Hey everyone,
We're excited to be partnering with Alexy Khrabrov, of Scale by the Bay, to be a part of several meetups brought together under the umbrella of Cognifest.org!
Cognifest.org is a city-wide event joining meetups that build the systems of tomorrow. For such systems, we need both data engineering & machine learning. A great example of the best Cognifest company is Spotify. They both process data at global scale & learn your preferences with data mining. Spotify will be both hosting & speaking at this evening with the talks described below.
Scale By the Bay, the home community of Cognifest, is the oldest conference where we show the best practices in data pipelines connecting data engineering & data science. Cognifest SF started By the Bay as a collaboration with the top companies implementing them, starting with IBM, Salesforce, NVIDIA, Cisco, Lightbend, & many others. Now Cognifest comes to New York!

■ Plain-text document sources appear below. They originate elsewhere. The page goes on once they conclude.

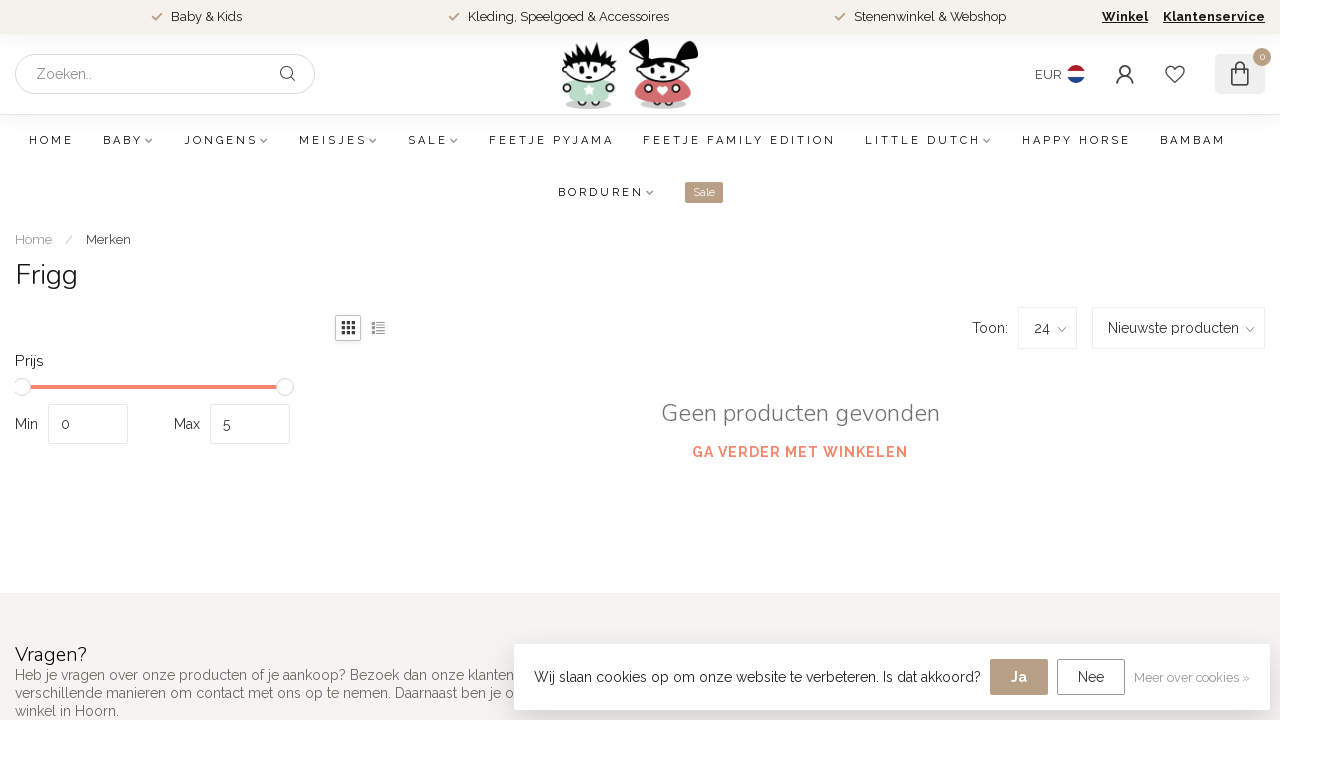

--- FILE ---
content_type: text/css; charset=UTF-8
request_url: https://cdn.webshopapp.com/shops/302883/themes/174539/assets/custom.css?2026011309085020210102171433
body_size: 296
content:
/* 20251231144515 - v2 */
.gui,
.gui-block-linklist li a {
  color: #935a33;
}

.gui-page-title,
.gui a.gui-bold,
.gui-block-subtitle,
.gui-table thead tr th,
.gui ul.gui-products li .gui-products-title a,
.gui-form label,
.gui-block-title.gui-dark strong,
.gui-block-title.gui-dark strong a,
.gui-content-subtitle {
  color: #935a33;
}

.gui-block-inner strong {
  color: #be9c84;
}

.gui a {
  color: #935a33;
}

.gui-input.gui-focus,
.gui-text.gui-focus,
.gui-select.gui-focus {
  border-color: #935a33;
  box-shadow: 0 0 2px #935a33;
}

.gui-select.gui-focus .gui-handle {
  border-color: #935a33;
}

.gui-block,
.gui-block-title,
.gui-buttons.gui-border,
.gui-block-inner,
.gui-image {
  border-color: #935a33;
}

.gui-block-title {
  color: #935a33;
  background-color: #f4d4bd;
}

.gui-content-title {
  color: #935a33;
}

.gui-form .gui-field .gui-description span {
  color: #935a33;
}

.gui-block-inner {
  background-color: #eacbb5;
}

.gui-block-option {
  border-color: #eee6e0;
  background-color: #f9f6f4;
}

.gui-block-option-block {
  border-color: #eee6e0;
}

.gui-block-title strong {
  color: #935a33;
}

.gui-line,
.gui-cart-sum .gui-line {
  background-color: #ceb4a3;
}

.gui ul.gui-products li {
  border-color: #decdc1;
}

.gui-block-subcontent,
.gui-content-subtitle {
  border-color: #decdc1;
}

.gui-faq,
.gui-login,
.gui-password,
.gui-register,
.gui-review,
.gui-sitemap,
.gui-block-linklist li,
.gui-table {
  border-color: #decdc1;
}

.gui-block-content .gui-table {
  border-color: #eee6e0;
}

.gui-table thead tr th {
  border-color: #ceb4a3;
  background-color: #f9f6f4;
}

.gui-table tbody tr td {
  border-color: #eee6e0;
}

.gui a.gui-button-large,
.gui a.gui-button-small {
  border-color: #935a33;
  color: #935a33;
  background-color: #f4d4bd;
}

.gui a.gui-button-large.gui-button-action,
.gui a.gui-button-small.gui-button-action {
  border-color: #935a33;
  color: #935a33;
  background-color: #f4d4bd;
}

.gui a.gui-button-large:active,
.gui a.gui-button-small:active {
  background-color: #c3a997;
  border-color: #754828;
}

.gui a.gui-button-large.gui-button-action:active,
.gui a.gui-button-small.gui-button-action:active {
  background-color: #c3a997;
  border-color: #754828;
}

.gui-input,
.gui-text,
.gui-select,
.gui-number {
  border-color: #935a33;
  background-color: #f4d4bd;
}

.gui-select .gui-handle,
.gui-number .gui-handle {
  border-color: #935a33;
}

.gui-number .gui-handle a {
  background-color: #f4d4bd;
}

.gui-input input,
.gui-number input,
.gui-text textarea,
.gui-select .gui-value {
  color: #935a33;
}

.gui-progressbar {
  background-color: #935a33;
}

/* custom */



--- FILE ---
content_type: text/javascript;charset=utf-8
request_url: https://www.stekelsenstaartjes.nl/services/stats/pageview.js
body_size: -413
content:
// SEOshop 26-01-2026 02:21:02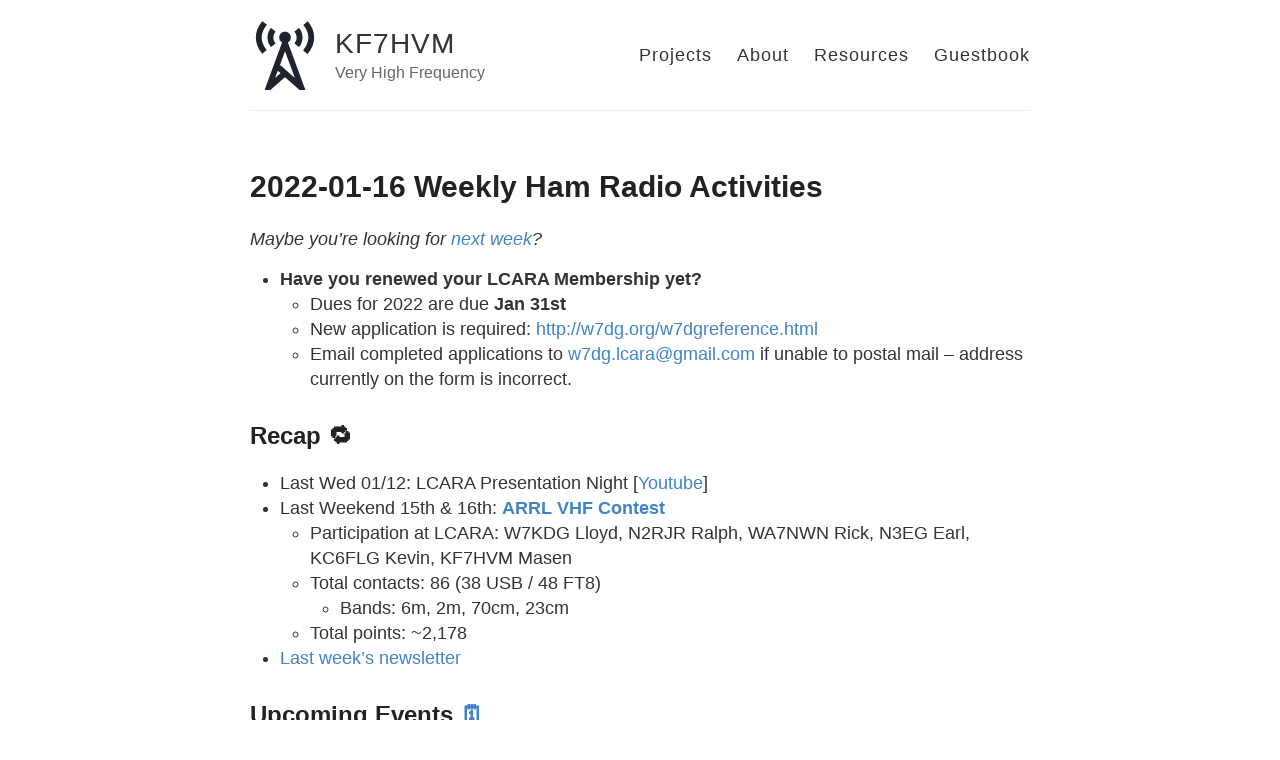

--- FILE ---
content_type: text/html; charset=utf-8
request_url: http://www.kf7hvm.com/weekly/2022-01-16
body_size: 2610
content:
<!DOCTYPE html>
<html>
  <head>
    <title>2022-01-16 Weekly Ham Radio Activities – KF7HVM – Very High Frequency</title>

        <meta charset="utf-8" />
    <meta content='text/html; charset=utf-8' http-equiv='Content-Type'>
    <meta http-equiv='X-UA-Compatible' content='IE=edge'>
    <meta name='viewport' content='width=device-width, initial-scale=1.0, maximum-scale=1.0'>

    
    <meta name="description" content="Very High Frequency">
    <meta property="og:description" content="Very High Frequency" />
    
    <meta name="author" content="KF7HVM" />

    
    <meta property="og:title" content="2022-01-16 Weekly Ham Radio Activities" />
    <meta property="twitter:title" content="2022-01-16 Weekly Ham Radio Activities" />
    

    <!--[if lt IE 9]>
      <script src="http://html5shiv.googlecode.com/svn/trunk/html5.js"></script>
    <![endif]-->

    <link rel="stylesheet" type="text/css" href="/style.css" />
    <link rel="alternate" type="application/rss+xml" title="KF7HVM - Very High Frequency" href="/feed.xml" />

      

    <!-- Created with Jekyll Now - http://github.com/barryclark/jekyll-now -->
  </head>

  <body>
    <div class="wrapper-masthead">
      <div class="container">
        <header class="masthead clearfix">
          <a href="https://scanner.kf7hvm.com/" class="site-avatar" title="Listen to the scanner 👂"><img src="https://raw.githubusercontent.com/masenf/kf7hvm-com/master/images/wireless_antenna.svg" /></a>

          <div class="site-info">
            <h1 class="site-name"><a href="/">KF7HVM</a></h1>
            <p class="site-description">Very High Frequency</p>
          </div>

          <nav>
            <b><a href="/projects">Projects</a></b>
            <a href="/about">About</a>
            <a href="/resources">Resources</a>
            <a href="/guestbook">Guestbook</a>
          </nav>
        </header>
      </div>
    </div>

    <div id="main" role="main" class="container">
      <article class="page">

  <h1>2022-01-16 Weekly Ham Radio Activities</h1>

  <div class="entry">
    <p><em>Maybe you’re looking for <a href="/weekly/2022-01-23">next week</a>?</em></p>

<ul>
  <li><strong>Have you renewed your LCARA Membership yet?</strong>
    <ul>
      <li>Dues for 2022 are due <strong>Jan 31st</strong></li>
      <li>New application is required: <a href="http://w7dg.org/w7dgreference.html">http://w7dg.org/w7dgreference.html</a></li>
      <li>Email completed applications to <a href="mailto:w7dg.lcara@gmail.com">w7dg.lcara@gmail.com</a> if unable to postal mail – address currently on the form is incorrect.</li>
    </ul>
  </li>
</ul>

<h2 id="recap-">Recap 🔁</h2>

<ul>
  <li>Last Wed 01/12: LCARA Presentation Night [<a href="https://www.youtube.com/watch?v=AonilN0h2xA">Youtube</a>]</li>
  <li>Last Weekend 15th &amp; 16th: <strong><a href="http://www.arrl.org/january-vhf">ARRL VHF Contest</a></strong>
    <ul>
      <li>Participation at LCARA: W7KDG Lloyd, N2RJR Ralph, WA7NWN Rick, N3EG Earl, KC6FLG Kevin, KF7HVM Masen</li>
      <li>Total contacts: 86 (38 USB / 48 FT8)
        <ul>
          <li>Bands: 6m, 2m, 70cm, 23cm</li>
        </ul>
      </li>
      <li>Total points: ~2,178</li>
    </ul>
  </li>
  <li><a href="/weekly/2022-01-09">Last week’s newsletter</a></li>
</ul>

<h2 id="upcoming-events-">Upcoming Events <a href="/calendar">🗓</a></h2>

<ul>
  <li>01/19 Wed 1900: <strong>LCARA Business Meeting</strong>
    <ul>
      <li>Zoom link sent to active members Wednesday Morning</li>
    </ul>
  </li>
  <li><em>TWO WEEKS</em> 01/29 Sat 0900: Communication Exercise
    <ul>
      <li>1/29 - 1/31: Winter Field Day</li>
    </ul>
  </li>
</ul>

<h2 id="nets-">Nets ✅</h2>

<ul>
  <li>01/16 Sun 2015: <a href="https://www.w7msh.org">W7MSH Mercury Mt. St. Helens</a> ERC Net - Open to all Amateurs
    <ul>
      <li>W7DG 147.260 MHz T114 +060</li>
    </ul>
  </li>
  <li>01/17 Mon 2000: <a href="http://cowlitzradio.org/">Cowlitz County ACS</a> Net - Open to all Amateurs
    <ul>
      <li>W7DG 147.260 MHz T114 +060</li>
      <li>Check in via APRS message to N7DEM-5: CHECKIN Name Location</li>
    </ul>
  </li>
  <li>01/18 Tue 0900: CEMNET Region IV Net - Winlink, V-Tac 12 (EOC)
    <ul>
      <li>Email kf7hvm@0x26.net to be added to the weekly Winlink test</li>
    </ul>
  </li>
  <li>01/18 Tue 1900: <a href="http://www.n7ei.org/">Columbia Amateur Radio Assoc.</a> Weekly Net
    <ul>
      <li>N7EI 146.880 MHz T114 -060</li>
    </ul>
  </li>
</ul>

<h1 id="for-sale-">For Sale 🏷</h1>

<p>These club-owned transceivers are being offered for sale to members before
being listed online. Proceeds benefit LCARA. Please make offer or reply for
more information.</p>

<h2 id="icom-ic-736-sold-thank-you-mike"><del><a href="https://www.universal-radio.com/catalog/hamhf/736.html">ICOM IC-736</a></del> Sold! Thank you Mike.</h2>

<p><a href="/images/weekly/for_sale_icom_ic-736.jpg"><img src="/images/weekly/for_sale_icom_ic-736_tn.png" /></a></p>

<p>Includes hand mic (pictured) and desk mic. VCO board for 10m and 12m was
recently repaired and tested.</p>

<p><a href="https://www.icomjapan.com/uploads/support/manual/IC-736_738.pdf">Manual</a></p>

<h2 id="kenwood-ts-850s-sold-thank-you-marc"><del><a href="https://www.universal-radio.com/catalog/hamhf/ts850s.html">Kenwood TS-850S</a></del> Sold! Thank you Marc.</h2>

<p><a href="/images/weekly/for_sale_kenwood_ts-850s.jpg"><img src="/images/weekly/for_sale_kenwood_ts-850s_tn.png" /></a></p>

<p>Has been repaired and tested.</p>

<p><a href="https://www.kenwood.com/usa/Support/pdf/TS-850.pdf">Manual</a></p>

<h1 id="thanks-for-reading">Thanks for reading.</h1>

<p>If you have events or reports that should be included in this weekly
newsletter, please send them to kf7hvm@0x26.net.</p>

  </div>
</article>

      
    </div>

    <div class="wrapper-footer">
      <div class="container">
        <footer class="footer">
          
<a href="mailto:kf7hvm@0x26.net"><i class="svg-icon email"></i></a>


<a href="https://github.com/masenf/kf7hvm-com"><i class="svg-icon github"></i></a>








        </footer>
      </div>
    </div>

    <script data-goatcounter="https://kf7hvm.goatcounter.com/count"
        async src="/assets/count.js"></script>


  </body>
</html>


--- FILE ---
content_type: image/svg+xml
request_url: https://raw.githubusercontent.com/masenf/kf7hvm-com/master/images/wireless_antenna.svg
body_size: 209
content:
<?xml version="1.0" ?><svg id="Layer_1" style="enable-background:new 0 0 24 24;" version="1.1" viewBox="0 0 24 24" xml:space="preserve" xmlns="http://www.w3.org/2000/svg" xmlns:xlink="http://www.w3.org/1999/xlink"><style type="text/css">
	.st0{fill:#1E232D;}
</style><path class="st0" d="M8.8,8C8.4,7.6,8,6.9,8,6s0.4-1.6,0.8-2L7.2,2.7C6.4,3.6,6,4.8,6,6s0.4,2.4,1.2,3.3L8.8,8z M14,6  c0-1.1-0.9-2-2-2s-2,0.9-2,2c0,0.7,0.4,1.4,1,1.7L5,24h2.1l0-0.1l4.9-4.3l4.9,4.3l0,0.1H19L13,7.7C13.6,7.4,14,6.7,14,6z M8.6,19.9  l0.9-2.5l1,0.8L8.6,19.9z M15.4,19.9l-5.1-4.5l1.7-4.7L15.4,19.9z M4,6c0-1.5,0.6-2.9,1.8-4.4L4.2,0.4C2.7,2.2,2,4.1,2,6  s0.7,3.8,2.2,5.6l1.5-1.3C4.6,8.9,4,7.5,4,6z M16.8,9.3C17.6,8.4,18,7.2,18,6c0-1.2-0.4-2.4-1.2-3.3L15.2,4C15.6,4.4,16,5.1,16,6  c0,0.9-0.4,1.6-0.8,2L16.8,9.3z M19.8,0.4l-1.5,1.3C19.4,3.1,20,4.5,20,6c0,1.5-0.6,2.9-1.8,4.4l1.5,1.3C21.3,9.8,22,7.9,22,6  C22,4.1,21.3,2.2,19.8,0.4z"/></svg>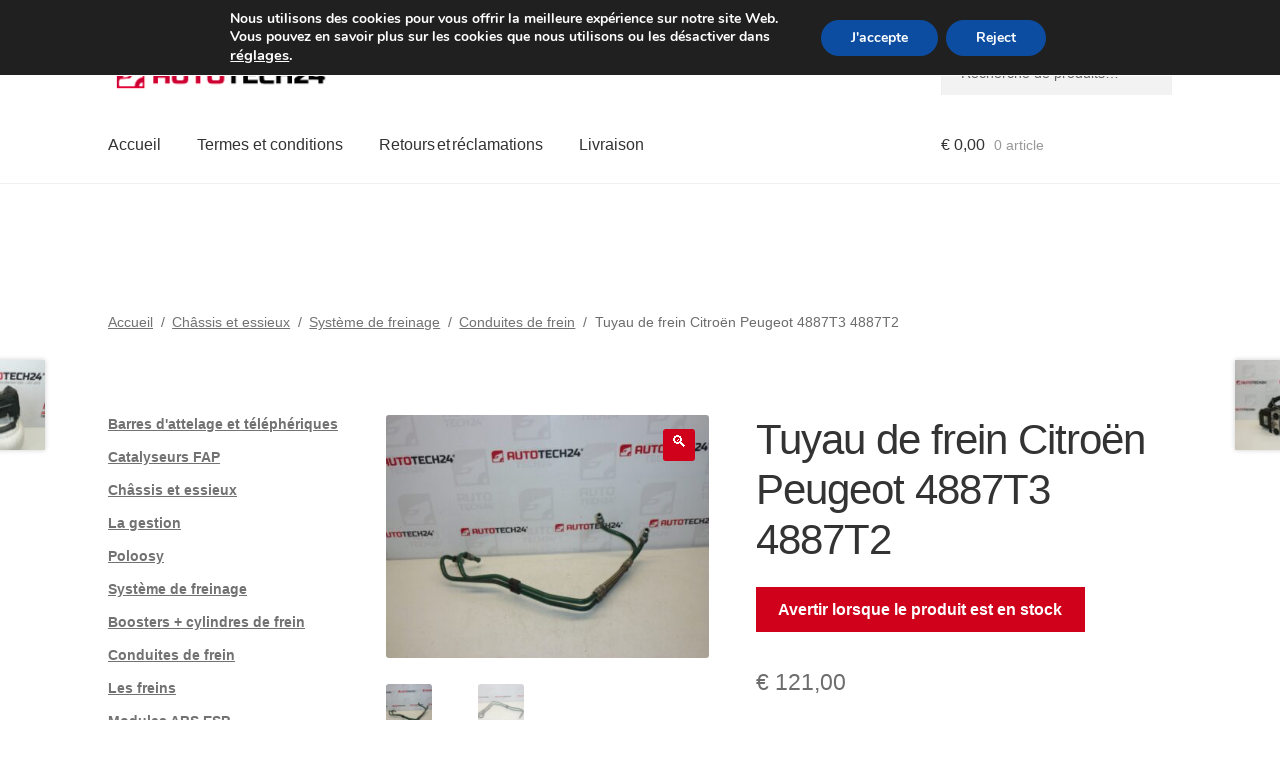

--- FILE ---
content_type: text/css
request_url: https://www.autotech24.fr/wp-content/cache/autoptimize/css/autoptimize_single_90e37bc52586fd4510bc2419e6df60dc.css?ver=10.3.1
body_size: 247
content:
.stripe-gateway-checkout-email-field{position:relative}.stripe-gateway-checkout-email-field button.stripe-gateway-stripelink-modal-trigger{display:none;position:absolute;right:5px;width:64px;height:40px;background:no-repeat url(//www.autotech24.fr/wp-content/plugins/woocommerce-gateway-stripe/assets/css/../images/link.svg);background-color:rgba(0,0,0,0);cursor:pointer;border:none}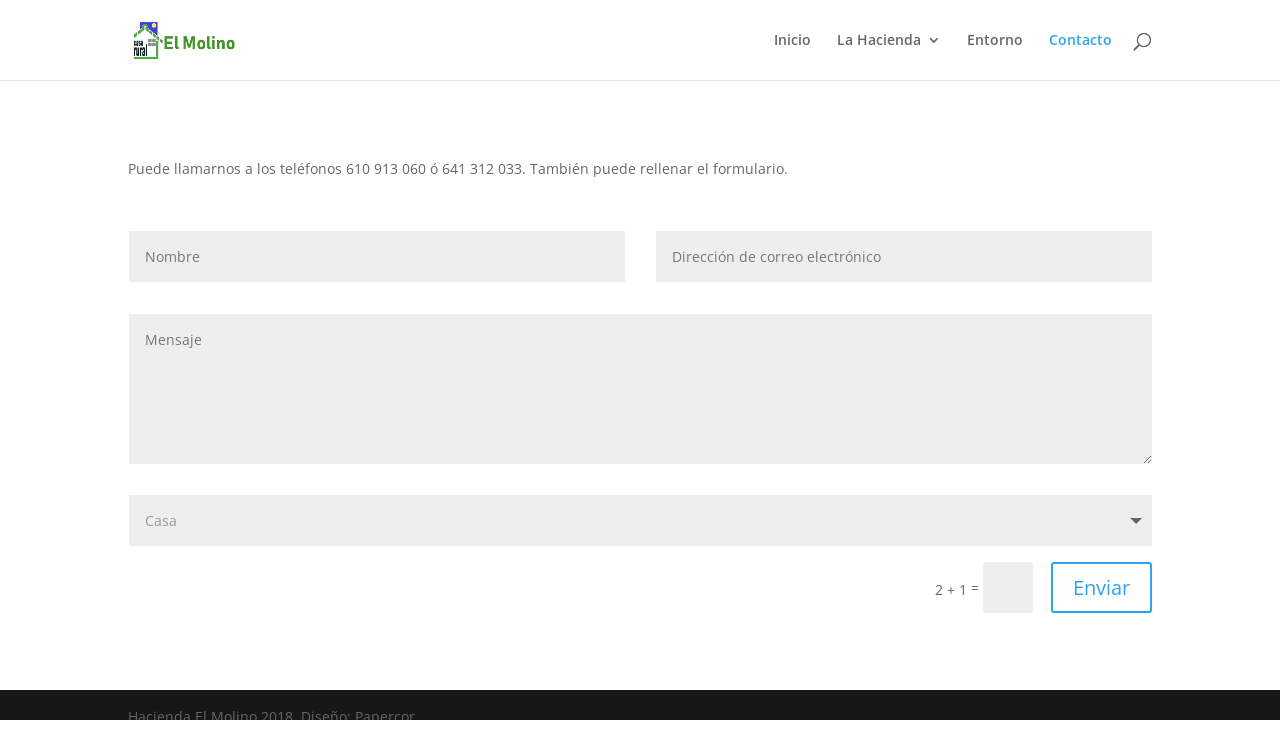

--- FILE ---
content_type: text/css
request_url: https://haciendaelmolino.es/wp-content/themes/Divi-hijo/style.css?ver=4.26.0
body_size: -65
content:
/*
Theme Name: Divi Hijo
Theme URI: http://www.papercor.com
Version: 1.0
Description: Tema hijo de Divi para hacer cambios sin riesgo
Author: Papercor
Author URI: http://www.papercor.com
Template: Divi
*/

@import url("../Divi/style.css");

/*----------------- Empieza a a�adir cambios aqu� abajo -------------------------------*/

We're adding new meetups to cognifest.org as we go along. There will be at least one meetup each evening of the week 10/23. Join us & build the future with us!
Talks:
Title: From prototyping to deploying, building ML systems & how Featran can help
Speaker: Samantha Hansen
The talk focuses on how to use Featran for both model training & within a service that evaluates the model. A challenge when requesting predictions from a model is ensuring that the input features used during training are identical to the on the fly features constructed within the service. This requires coordination between the offline training & the online servicing of predictions. To highlight this issue we detail a Spotify use case of building a classification model that predicts the probability of a playlist being streamed. We outline how & where Featran was used when going from conception to model deployment.
Title: Featran77
Speaker: Fallon Chen
Generic Feature Transformer for Data Pipelines Featran, a.k.a. Feature Transformer, Featran77 or F77, is a generic feature engineering library for Scala data pipeline frameworks, including Scio, Spark, Scalding & Flink. We'll talk about the design & implementation of the library, including uses of Algebird Semigroups, Aggregators, Breeze, & Scalacheck. We'll also cover other relevant topics that makes our data/ML pipelines scalable & type safe.